In .Net (a similar environment is used on Windows Phone 7) the managed code is actually compiled to native code, but this only happens at runtime. This happens the first time a method is called (so there might be a performance penalty when a method is called for the first time), but this needs to be done only once.
Have you ever used a modern .Net application? In most applications you won’t even notice when a garbage collect occurs.
This also doesn’t make any sense at all in managed environments. Can you define what you mean by “little instructions”? Again in .Net, what might be a single instruction in F# can be the equivalent of a whole list of instructions in C#.
In .Net most of the API is written in .Net so I can’t really see the advantage of only using API functions.
Applications in a managed environment can be slow when written badly, but if you think that only “expert” programmers use unmanaged environments, you are just being very naive. Equally bad code can be written in any environment, the problems caused by bad code will just slightly differ.

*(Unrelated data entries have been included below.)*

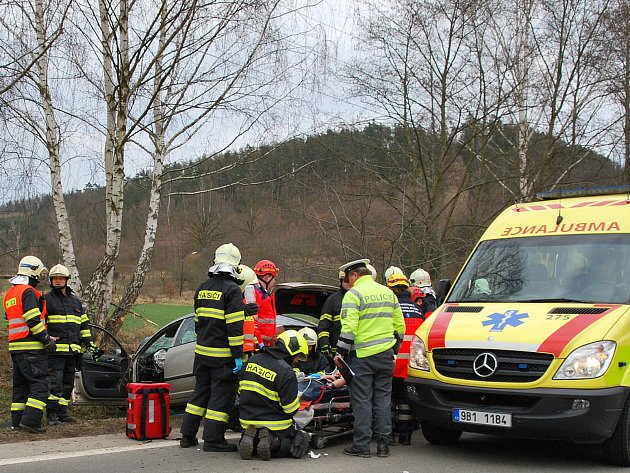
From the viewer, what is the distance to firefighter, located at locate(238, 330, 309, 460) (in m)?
7.11

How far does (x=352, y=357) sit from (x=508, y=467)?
1.86 m

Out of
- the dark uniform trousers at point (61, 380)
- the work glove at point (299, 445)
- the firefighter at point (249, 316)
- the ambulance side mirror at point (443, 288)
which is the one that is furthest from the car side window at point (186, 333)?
the ambulance side mirror at point (443, 288)

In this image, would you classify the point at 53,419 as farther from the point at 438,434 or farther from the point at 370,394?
the point at 438,434

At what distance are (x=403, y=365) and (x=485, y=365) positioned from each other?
1745 mm

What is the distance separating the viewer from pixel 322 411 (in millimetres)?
7809

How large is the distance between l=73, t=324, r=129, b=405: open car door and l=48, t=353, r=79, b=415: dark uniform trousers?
0.90 feet

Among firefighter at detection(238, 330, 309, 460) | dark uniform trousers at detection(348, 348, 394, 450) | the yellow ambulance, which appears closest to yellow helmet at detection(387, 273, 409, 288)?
the yellow ambulance

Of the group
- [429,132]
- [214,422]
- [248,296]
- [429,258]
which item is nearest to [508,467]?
[214,422]

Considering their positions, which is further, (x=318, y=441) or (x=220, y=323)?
(x=220, y=323)

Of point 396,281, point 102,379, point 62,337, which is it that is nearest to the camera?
point 396,281

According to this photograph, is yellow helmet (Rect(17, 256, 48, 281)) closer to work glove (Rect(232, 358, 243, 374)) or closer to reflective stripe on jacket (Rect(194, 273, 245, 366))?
reflective stripe on jacket (Rect(194, 273, 245, 366))

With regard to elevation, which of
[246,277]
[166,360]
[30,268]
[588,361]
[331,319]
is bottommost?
[166,360]

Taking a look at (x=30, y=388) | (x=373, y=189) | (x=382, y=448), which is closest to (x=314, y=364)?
(x=382, y=448)

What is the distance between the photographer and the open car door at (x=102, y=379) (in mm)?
9906
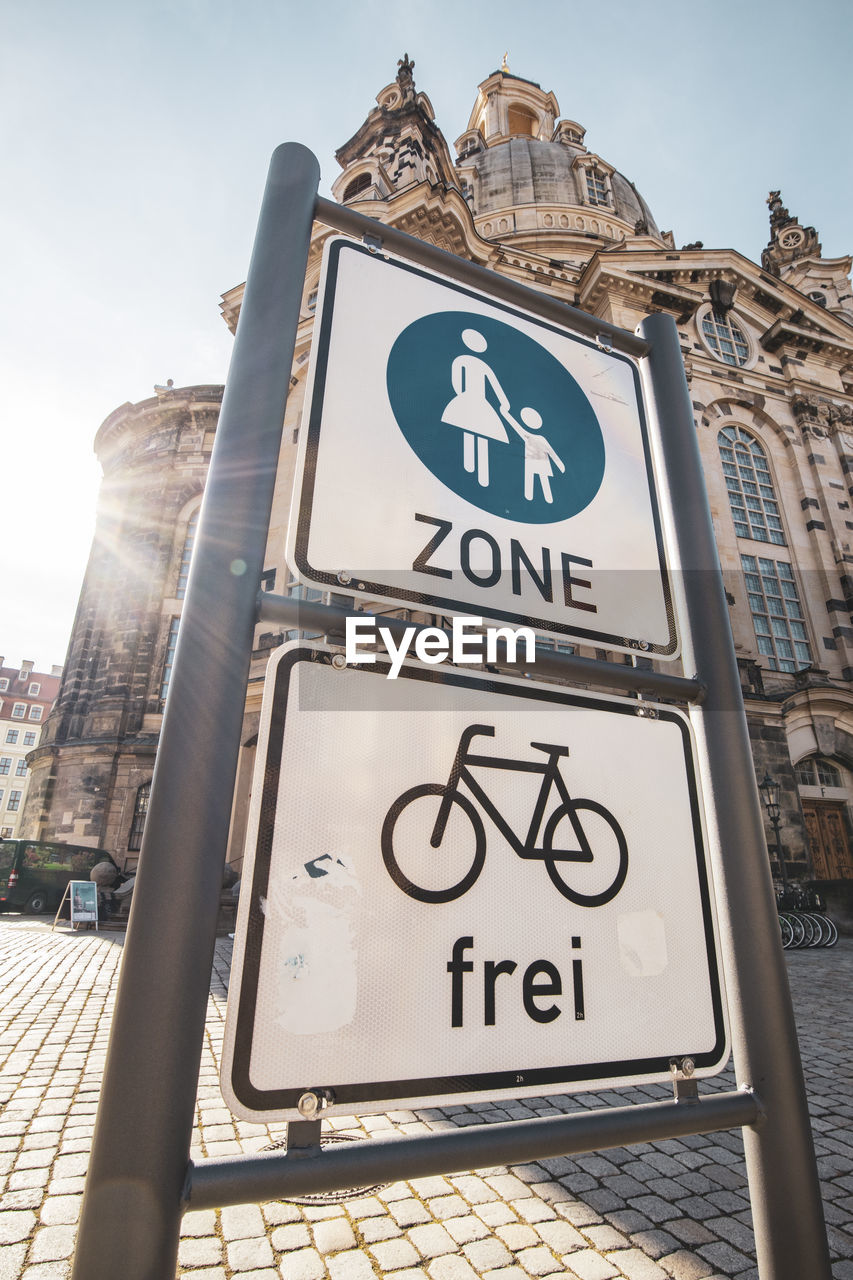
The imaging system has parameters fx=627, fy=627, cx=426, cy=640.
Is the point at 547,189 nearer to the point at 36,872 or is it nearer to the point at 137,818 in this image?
the point at 137,818

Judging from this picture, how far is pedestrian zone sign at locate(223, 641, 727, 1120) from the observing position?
79 centimetres

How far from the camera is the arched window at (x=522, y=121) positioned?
4803 centimetres

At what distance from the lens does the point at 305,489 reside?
1.04 m

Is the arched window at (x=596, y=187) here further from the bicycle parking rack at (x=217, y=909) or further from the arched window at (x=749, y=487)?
the bicycle parking rack at (x=217, y=909)

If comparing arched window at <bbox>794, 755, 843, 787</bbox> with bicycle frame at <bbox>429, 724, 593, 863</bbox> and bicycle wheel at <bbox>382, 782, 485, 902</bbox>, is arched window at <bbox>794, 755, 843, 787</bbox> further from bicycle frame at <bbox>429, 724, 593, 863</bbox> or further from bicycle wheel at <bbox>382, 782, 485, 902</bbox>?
bicycle wheel at <bbox>382, 782, 485, 902</bbox>

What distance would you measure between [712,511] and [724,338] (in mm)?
7126

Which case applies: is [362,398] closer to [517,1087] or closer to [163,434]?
[517,1087]

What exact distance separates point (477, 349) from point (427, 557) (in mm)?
532

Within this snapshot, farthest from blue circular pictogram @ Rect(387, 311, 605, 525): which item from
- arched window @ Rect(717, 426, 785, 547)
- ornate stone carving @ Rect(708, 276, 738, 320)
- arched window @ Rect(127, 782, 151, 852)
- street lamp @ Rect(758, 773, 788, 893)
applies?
ornate stone carving @ Rect(708, 276, 738, 320)

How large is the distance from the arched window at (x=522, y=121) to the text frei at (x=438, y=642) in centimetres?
6093

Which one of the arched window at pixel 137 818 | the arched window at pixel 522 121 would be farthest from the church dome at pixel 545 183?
the arched window at pixel 137 818

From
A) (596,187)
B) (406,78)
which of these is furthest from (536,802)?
(596,187)

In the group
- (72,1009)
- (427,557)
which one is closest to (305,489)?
(427,557)

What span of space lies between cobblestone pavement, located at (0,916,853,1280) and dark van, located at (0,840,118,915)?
12760mm
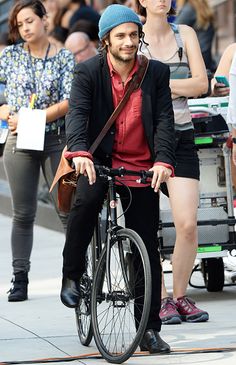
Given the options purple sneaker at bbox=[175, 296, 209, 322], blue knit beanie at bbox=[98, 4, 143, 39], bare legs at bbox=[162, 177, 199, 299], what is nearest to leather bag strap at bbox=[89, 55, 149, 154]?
blue knit beanie at bbox=[98, 4, 143, 39]

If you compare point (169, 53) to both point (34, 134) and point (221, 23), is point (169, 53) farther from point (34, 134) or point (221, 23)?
point (221, 23)

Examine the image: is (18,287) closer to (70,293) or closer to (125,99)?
(70,293)

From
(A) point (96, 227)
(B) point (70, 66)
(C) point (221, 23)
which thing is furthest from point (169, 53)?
(C) point (221, 23)

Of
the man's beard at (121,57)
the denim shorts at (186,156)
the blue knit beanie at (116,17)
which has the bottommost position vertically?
→ the denim shorts at (186,156)

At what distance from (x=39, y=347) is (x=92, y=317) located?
1.73 ft

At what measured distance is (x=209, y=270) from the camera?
8.81 meters

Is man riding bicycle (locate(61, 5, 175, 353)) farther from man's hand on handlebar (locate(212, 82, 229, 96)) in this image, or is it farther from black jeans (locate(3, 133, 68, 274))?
black jeans (locate(3, 133, 68, 274))

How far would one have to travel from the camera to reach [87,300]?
697cm

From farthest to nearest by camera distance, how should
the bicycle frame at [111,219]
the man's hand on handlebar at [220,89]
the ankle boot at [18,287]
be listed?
the ankle boot at [18,287] → the man's hand on handlebar at [220,89] → the bicycle frame at [111,219]

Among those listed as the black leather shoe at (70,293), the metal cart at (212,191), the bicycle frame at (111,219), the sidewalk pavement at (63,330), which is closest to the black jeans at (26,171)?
the sidewalk pavement at (63,330)

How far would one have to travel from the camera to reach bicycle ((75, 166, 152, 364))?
6.50 meters

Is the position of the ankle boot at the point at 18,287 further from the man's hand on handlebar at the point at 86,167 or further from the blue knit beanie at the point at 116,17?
the blue knit beanie at the point at 116,17

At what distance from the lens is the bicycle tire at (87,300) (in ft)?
22.8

Edited 2011-01-03 10:56 UTC
Thanks for the explanations. In my experience of managed code (mostly Java and Python, though, I encounter .Net apps much less often), I can separate applications using it from native code through the following :
-Very long startup times (given your explanations, I suppose it’s because many methods are executed for the first time and thus compiled)
-Slow refreshes. Resizing a window is much more choppy than with a native app, I don’t know exactly why.
-Freezes briefly (from less than a second to a few seconds) from time to time, for no obvious reason.
For the rest, they behave very much like native apps.
Do you mean that when you download the runtime, you don’t get a pre-compiled copy of the API (or at least of its most frequently used functions) ? This seems strange. API functions are known in advance, well-tested, often used, and not subject to change, so there’s a priori no benefit in not compiling them in advance, and doing that is likely to reduce performance.
I see managed environments as the highest level languages of our time : something which avoids the common mistakes for you and helps you not having to care about what happens under the hood, making coding a faster and smoother process. Suitable when you don’t have much time, and when coding “just for fun”, but not suitable when you’re looking for some control on what actually is happening.
As usual, the right tool for the right job.
Many methods are “jitted” based on a statistical or heuristic algorithm to compile only where there is a performance benefit. In addition dalvik ( .net and java also I assume) can cache compiled code so that on relaunches the application is ready to go. Watch this video on how dalvik does jit, long but very informative to managed code noobs (especially pertaining to mobiles):
http://www.youtube.com/watch?v=Ls0tM-c4Vfo
This is solely attributed to the toolkit+WM+draw system not whether an application is running managed code or not. Drawing is usually lower level stuff.
Yeah, annoying. Those freezes are probably due to Garbage Collection. GC is no panacea to proper algorithms and memory management. If someone abuses memory by constantly instantiating crap you will run out of memory forcing the GC to run.
The problem here is that because to don’t have to explicitly delete stuff many app developers assume objects are free
For the rest, they behave very much like native apps.
As stated above JIT compilation is subject to the heuristic algorithm the compiler runs in order to ascertain performance benefits. Thus depending on how the api is used can affect whether something is compiled or not (seriously, watch that video).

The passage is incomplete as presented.